▶ [Verilen Metin]
──────────────────────────────
18. Hâkimlik 9/8/2018 tarihli Tensip Tutanağı'nda başvurucunun 2/10/2018 tarihinde duruşma salonunda bulundurulması için ceza infaz kurumuna müzekkere yazmıştır. Başvurucu 17/10/2018 tarihli dilekçesinde; 17. ve 19. Ağır Ceza Mahkemelerinde duruşmalarının olduğunu, bu nedenle İnfaz Hâkimliğinde yapılacak duruşmanın 30/11/2018 tarihinden sonraki bir tarihe talikini talep etmiştir.

19. Hâkimlik 2/10/2018 tarihli celsesinde, başvurucunun dilekçesi doğrultusunda 13/11/2018 tarihinde yeni duruşma günü vermiş ve yeni duruşma gününde hazır edilmeleri için İnfaz Kurumuna müzekkere yazmıştır.
──────────────────────────────
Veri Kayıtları
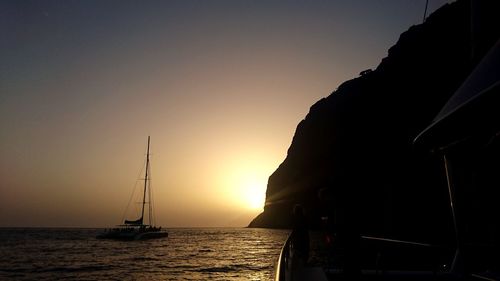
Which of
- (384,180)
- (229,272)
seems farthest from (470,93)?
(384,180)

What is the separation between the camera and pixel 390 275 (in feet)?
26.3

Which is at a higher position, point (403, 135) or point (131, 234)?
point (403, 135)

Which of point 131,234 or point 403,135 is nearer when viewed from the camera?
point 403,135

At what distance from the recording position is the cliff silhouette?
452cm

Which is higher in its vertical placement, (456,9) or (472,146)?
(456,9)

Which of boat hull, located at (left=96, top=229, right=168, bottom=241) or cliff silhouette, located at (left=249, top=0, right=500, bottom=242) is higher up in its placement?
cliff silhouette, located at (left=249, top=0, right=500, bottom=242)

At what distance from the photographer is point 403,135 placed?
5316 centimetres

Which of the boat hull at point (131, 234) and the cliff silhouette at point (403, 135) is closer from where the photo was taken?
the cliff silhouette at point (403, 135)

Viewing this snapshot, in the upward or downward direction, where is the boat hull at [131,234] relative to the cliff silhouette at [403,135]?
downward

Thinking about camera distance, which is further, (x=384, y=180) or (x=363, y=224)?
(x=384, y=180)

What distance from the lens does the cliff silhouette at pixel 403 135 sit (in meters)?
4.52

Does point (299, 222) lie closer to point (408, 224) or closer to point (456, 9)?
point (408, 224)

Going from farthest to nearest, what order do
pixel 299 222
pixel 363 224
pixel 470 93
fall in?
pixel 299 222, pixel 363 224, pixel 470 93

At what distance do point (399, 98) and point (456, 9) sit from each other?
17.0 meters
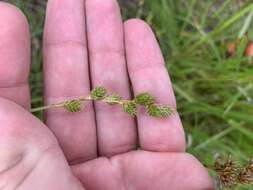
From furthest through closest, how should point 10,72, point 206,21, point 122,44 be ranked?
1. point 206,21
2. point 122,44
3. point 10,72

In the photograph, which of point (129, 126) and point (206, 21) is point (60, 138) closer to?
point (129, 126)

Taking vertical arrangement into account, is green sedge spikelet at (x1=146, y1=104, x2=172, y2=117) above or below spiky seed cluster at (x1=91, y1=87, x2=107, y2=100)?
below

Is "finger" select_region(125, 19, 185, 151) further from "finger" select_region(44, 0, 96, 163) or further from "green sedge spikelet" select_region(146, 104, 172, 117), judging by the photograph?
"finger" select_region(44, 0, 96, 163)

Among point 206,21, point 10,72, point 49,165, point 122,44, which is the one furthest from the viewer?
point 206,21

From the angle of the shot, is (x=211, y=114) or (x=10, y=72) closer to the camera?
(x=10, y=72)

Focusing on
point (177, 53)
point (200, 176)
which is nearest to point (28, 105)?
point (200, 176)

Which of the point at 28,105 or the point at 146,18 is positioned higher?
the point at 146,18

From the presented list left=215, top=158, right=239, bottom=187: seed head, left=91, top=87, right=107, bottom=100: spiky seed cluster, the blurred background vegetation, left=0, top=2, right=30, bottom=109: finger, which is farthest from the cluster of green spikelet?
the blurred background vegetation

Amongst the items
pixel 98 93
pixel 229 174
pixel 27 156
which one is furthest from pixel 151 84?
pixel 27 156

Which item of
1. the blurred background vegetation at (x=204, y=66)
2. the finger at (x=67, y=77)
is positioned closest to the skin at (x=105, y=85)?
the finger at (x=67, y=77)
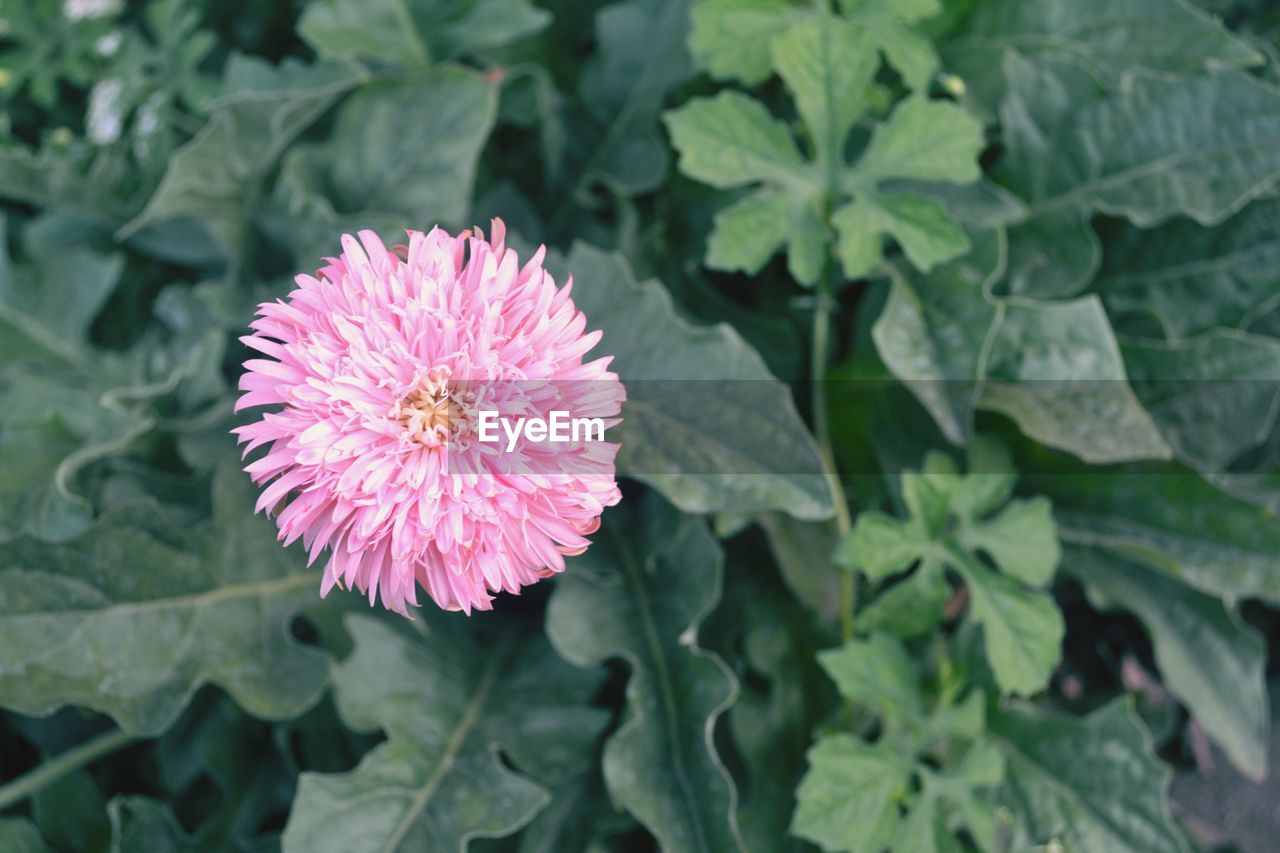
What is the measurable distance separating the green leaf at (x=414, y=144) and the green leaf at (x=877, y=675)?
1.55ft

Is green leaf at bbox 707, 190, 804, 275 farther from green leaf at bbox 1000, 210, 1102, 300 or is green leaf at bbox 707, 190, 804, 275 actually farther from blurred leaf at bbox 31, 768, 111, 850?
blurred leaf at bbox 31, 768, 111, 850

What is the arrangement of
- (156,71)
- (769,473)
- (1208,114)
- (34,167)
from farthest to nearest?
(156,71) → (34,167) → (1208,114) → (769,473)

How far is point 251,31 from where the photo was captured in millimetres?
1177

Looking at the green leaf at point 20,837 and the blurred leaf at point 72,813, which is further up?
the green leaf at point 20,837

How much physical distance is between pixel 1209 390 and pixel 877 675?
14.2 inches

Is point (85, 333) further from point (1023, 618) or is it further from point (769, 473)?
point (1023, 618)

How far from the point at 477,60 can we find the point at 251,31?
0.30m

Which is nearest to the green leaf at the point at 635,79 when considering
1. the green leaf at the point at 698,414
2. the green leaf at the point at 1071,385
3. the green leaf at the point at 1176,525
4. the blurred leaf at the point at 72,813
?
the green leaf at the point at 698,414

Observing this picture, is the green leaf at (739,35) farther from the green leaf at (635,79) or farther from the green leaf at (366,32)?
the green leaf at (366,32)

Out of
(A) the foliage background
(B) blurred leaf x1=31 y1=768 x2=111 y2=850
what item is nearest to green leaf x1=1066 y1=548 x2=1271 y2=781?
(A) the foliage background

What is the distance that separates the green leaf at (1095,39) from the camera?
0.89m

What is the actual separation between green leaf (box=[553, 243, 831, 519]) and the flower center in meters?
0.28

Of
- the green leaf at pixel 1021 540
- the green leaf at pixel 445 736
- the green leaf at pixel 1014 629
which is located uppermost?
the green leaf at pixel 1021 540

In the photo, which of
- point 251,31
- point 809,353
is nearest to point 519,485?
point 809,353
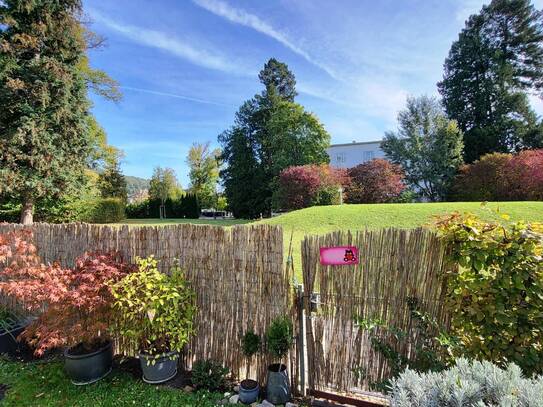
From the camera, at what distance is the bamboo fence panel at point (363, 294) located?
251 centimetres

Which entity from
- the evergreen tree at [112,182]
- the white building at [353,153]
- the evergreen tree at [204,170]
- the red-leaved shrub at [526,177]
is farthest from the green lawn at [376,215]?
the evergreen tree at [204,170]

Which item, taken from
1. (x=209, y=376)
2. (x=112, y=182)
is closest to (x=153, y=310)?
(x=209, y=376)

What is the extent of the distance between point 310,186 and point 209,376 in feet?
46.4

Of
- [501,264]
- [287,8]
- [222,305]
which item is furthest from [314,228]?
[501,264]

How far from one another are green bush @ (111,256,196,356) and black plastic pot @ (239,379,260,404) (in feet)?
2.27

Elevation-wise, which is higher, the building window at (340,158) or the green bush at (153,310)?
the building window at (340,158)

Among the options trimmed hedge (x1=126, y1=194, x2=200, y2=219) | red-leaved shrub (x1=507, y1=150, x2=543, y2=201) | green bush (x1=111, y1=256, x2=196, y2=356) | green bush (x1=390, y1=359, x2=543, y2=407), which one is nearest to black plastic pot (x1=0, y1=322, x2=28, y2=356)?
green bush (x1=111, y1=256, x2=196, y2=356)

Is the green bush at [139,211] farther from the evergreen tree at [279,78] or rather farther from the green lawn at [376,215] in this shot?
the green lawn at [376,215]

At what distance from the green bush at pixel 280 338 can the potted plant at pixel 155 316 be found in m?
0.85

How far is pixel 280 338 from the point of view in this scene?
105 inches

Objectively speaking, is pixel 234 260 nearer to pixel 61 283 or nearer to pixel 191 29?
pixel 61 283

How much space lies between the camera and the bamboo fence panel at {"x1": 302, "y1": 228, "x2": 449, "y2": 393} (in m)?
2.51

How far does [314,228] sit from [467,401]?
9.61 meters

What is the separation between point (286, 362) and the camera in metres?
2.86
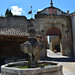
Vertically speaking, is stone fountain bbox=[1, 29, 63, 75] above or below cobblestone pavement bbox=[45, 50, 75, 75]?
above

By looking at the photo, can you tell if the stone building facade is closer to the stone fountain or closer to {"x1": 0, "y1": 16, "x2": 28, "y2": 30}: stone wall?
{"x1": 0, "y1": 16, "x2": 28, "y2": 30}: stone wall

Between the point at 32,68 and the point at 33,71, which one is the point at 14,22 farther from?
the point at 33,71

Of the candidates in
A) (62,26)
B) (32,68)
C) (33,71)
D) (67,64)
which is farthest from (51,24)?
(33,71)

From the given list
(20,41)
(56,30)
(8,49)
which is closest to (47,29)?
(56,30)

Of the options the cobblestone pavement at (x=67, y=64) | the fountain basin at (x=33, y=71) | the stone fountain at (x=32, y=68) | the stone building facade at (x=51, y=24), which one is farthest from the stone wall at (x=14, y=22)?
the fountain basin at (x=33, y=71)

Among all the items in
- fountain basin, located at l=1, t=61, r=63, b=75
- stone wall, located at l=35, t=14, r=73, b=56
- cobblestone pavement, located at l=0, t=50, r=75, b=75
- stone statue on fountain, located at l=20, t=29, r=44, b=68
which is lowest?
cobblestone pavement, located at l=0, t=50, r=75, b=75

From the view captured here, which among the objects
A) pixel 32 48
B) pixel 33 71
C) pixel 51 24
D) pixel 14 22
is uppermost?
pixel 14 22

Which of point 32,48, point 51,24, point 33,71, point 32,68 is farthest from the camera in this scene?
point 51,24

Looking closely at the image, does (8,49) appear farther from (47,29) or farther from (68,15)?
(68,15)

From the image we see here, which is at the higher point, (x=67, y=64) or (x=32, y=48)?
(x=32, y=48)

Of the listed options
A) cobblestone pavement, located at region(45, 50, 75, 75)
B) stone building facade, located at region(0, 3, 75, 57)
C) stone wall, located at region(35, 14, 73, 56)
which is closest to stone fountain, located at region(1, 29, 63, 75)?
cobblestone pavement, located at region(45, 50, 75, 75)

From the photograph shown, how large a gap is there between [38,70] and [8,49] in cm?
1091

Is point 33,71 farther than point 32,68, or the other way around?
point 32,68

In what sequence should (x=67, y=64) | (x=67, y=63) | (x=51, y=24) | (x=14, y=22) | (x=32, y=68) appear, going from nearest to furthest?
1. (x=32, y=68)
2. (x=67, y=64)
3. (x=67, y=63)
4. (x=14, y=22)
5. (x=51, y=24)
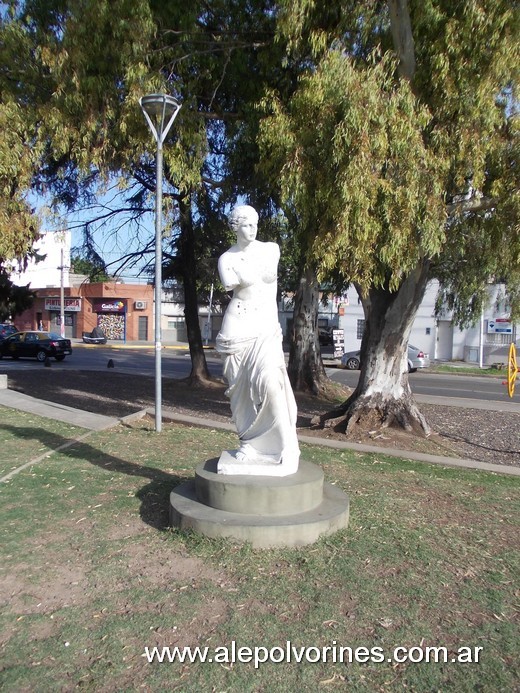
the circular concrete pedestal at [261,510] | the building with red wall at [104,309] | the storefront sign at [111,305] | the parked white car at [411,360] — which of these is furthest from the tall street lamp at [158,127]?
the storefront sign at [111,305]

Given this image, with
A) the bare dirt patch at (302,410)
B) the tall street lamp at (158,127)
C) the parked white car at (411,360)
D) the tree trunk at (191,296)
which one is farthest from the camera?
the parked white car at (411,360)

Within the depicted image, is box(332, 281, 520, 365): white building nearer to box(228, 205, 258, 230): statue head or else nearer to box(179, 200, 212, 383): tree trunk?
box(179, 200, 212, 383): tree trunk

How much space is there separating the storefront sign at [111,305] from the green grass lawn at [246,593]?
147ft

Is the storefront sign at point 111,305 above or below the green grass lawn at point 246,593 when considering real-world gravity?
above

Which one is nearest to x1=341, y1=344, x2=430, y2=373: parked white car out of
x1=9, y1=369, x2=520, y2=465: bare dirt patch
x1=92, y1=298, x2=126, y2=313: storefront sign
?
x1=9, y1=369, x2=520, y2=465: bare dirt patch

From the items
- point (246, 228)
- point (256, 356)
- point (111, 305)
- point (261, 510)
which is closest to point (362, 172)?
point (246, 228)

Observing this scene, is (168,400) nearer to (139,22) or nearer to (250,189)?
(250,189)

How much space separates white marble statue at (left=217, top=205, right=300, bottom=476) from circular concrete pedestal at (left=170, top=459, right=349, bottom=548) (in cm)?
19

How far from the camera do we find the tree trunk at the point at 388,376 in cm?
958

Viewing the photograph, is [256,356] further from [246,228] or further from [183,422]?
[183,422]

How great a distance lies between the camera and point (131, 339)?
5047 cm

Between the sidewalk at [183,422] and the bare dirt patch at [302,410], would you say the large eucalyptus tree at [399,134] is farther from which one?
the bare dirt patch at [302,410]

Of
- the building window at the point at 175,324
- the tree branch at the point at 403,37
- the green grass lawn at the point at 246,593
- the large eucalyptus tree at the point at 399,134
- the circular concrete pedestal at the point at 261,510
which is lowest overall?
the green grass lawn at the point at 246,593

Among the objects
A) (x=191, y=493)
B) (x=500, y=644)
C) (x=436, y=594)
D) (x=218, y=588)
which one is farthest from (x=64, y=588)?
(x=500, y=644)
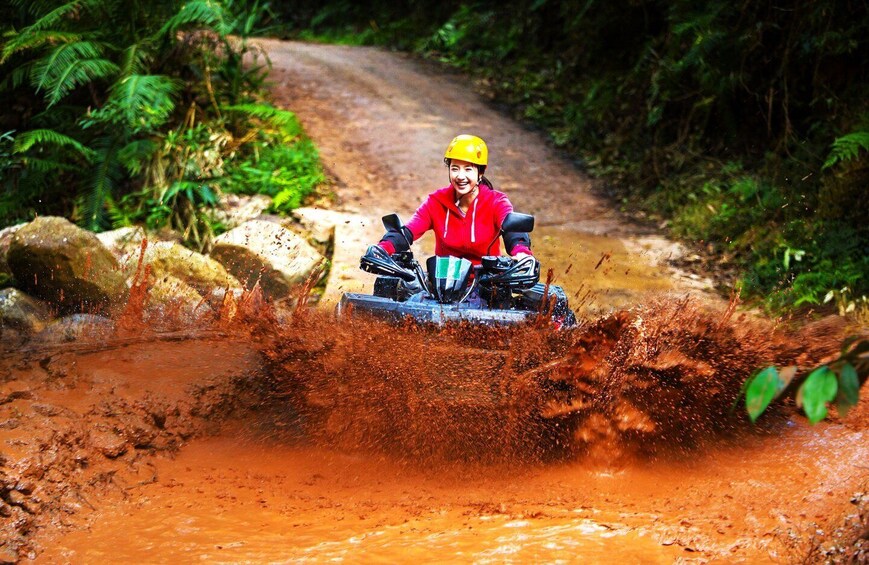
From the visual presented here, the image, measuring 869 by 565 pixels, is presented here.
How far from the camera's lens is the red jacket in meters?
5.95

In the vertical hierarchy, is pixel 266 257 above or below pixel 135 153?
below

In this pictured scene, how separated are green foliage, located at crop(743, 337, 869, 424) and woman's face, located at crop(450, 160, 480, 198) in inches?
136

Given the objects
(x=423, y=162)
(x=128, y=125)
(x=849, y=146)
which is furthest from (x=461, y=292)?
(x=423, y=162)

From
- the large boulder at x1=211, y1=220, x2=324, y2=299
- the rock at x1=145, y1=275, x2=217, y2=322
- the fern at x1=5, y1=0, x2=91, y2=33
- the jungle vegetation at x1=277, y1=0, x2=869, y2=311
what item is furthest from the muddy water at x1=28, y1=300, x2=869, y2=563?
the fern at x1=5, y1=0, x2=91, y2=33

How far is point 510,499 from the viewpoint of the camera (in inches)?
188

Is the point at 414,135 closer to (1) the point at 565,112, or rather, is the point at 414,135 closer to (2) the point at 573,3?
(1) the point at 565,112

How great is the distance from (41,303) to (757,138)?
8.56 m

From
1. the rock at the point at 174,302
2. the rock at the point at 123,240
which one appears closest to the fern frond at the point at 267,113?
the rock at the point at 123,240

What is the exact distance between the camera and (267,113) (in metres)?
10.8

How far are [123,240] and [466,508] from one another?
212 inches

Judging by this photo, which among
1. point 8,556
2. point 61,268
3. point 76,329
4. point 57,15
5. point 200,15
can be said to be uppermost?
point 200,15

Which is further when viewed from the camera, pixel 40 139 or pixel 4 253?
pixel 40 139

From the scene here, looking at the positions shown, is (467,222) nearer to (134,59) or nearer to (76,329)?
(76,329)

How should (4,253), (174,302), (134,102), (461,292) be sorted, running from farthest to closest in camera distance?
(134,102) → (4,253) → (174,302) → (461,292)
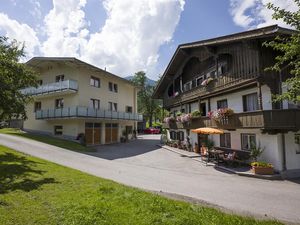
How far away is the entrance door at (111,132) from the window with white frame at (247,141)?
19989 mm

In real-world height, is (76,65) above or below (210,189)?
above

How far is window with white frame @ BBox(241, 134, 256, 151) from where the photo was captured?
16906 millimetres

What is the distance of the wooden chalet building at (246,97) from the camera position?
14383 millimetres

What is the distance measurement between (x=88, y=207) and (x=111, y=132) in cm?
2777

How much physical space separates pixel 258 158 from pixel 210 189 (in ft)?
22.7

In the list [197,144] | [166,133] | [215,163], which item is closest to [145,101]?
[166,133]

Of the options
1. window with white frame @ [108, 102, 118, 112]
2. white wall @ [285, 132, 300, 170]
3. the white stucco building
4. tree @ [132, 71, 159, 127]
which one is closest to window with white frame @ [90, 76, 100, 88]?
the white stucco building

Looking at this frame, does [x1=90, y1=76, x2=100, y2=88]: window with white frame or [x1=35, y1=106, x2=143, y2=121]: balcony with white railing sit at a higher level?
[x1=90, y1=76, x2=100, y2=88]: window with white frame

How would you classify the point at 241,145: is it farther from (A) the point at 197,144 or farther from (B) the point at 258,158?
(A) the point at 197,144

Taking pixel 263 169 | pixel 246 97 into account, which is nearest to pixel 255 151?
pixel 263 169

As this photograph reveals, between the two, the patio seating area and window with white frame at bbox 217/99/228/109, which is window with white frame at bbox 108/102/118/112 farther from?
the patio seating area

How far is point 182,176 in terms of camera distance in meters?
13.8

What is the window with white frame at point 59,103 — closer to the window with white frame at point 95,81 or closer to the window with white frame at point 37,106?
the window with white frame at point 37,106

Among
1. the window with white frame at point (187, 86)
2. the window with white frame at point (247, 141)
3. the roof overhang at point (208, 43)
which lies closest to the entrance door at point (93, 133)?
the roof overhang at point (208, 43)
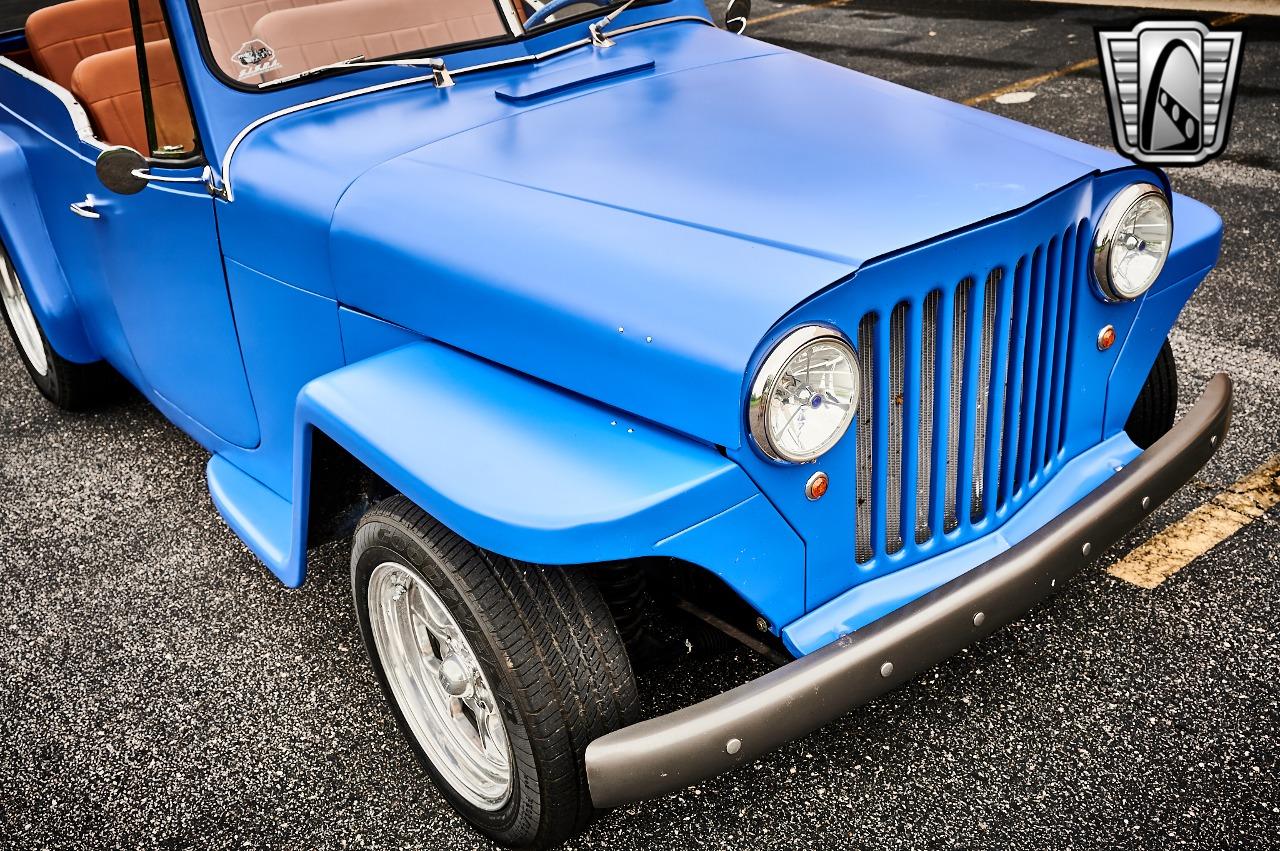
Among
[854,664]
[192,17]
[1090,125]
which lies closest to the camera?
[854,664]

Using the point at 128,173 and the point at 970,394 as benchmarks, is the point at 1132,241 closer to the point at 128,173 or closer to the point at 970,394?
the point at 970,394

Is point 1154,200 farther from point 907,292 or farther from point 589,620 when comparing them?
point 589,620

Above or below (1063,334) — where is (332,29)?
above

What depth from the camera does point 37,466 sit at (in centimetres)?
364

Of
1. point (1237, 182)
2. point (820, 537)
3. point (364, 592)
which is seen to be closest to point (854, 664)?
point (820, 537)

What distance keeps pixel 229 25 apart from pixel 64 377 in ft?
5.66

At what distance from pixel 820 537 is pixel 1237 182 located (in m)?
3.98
──────────────────────────────
▶ [Verilen Sorun] İnfaz Hâkimliğindeki duruşmanın ertelenmesini anlatan metni, son cümlesinin ardından sürdürün. Materyale gerek yoktur.

▶ [Çözümlü Alıştırma]
20. Hâkimlik 13/11/2018 tarihli duruşmada; başvurucunun Ankara 17.Ağır Ceza Mahkemesinde duruşmada olduğunu, Ankara 17.Ağır Ceza Mahkemesinden duruşmada hazır edilmesinin istenildiğini ancak başvurucunun duruşmaya katılmak istemediğini belirterek duruşmaya son vermiştir.

21. Hâkimlik 22/11/2018 tarihli gerekçeli kararında, başvurucu hakkında yapılan uygulamanın İnfaz Kurumu kurallarına ve mevzuata uygun olduğunu belirterek başvurucunun itirazını reddetmiştir.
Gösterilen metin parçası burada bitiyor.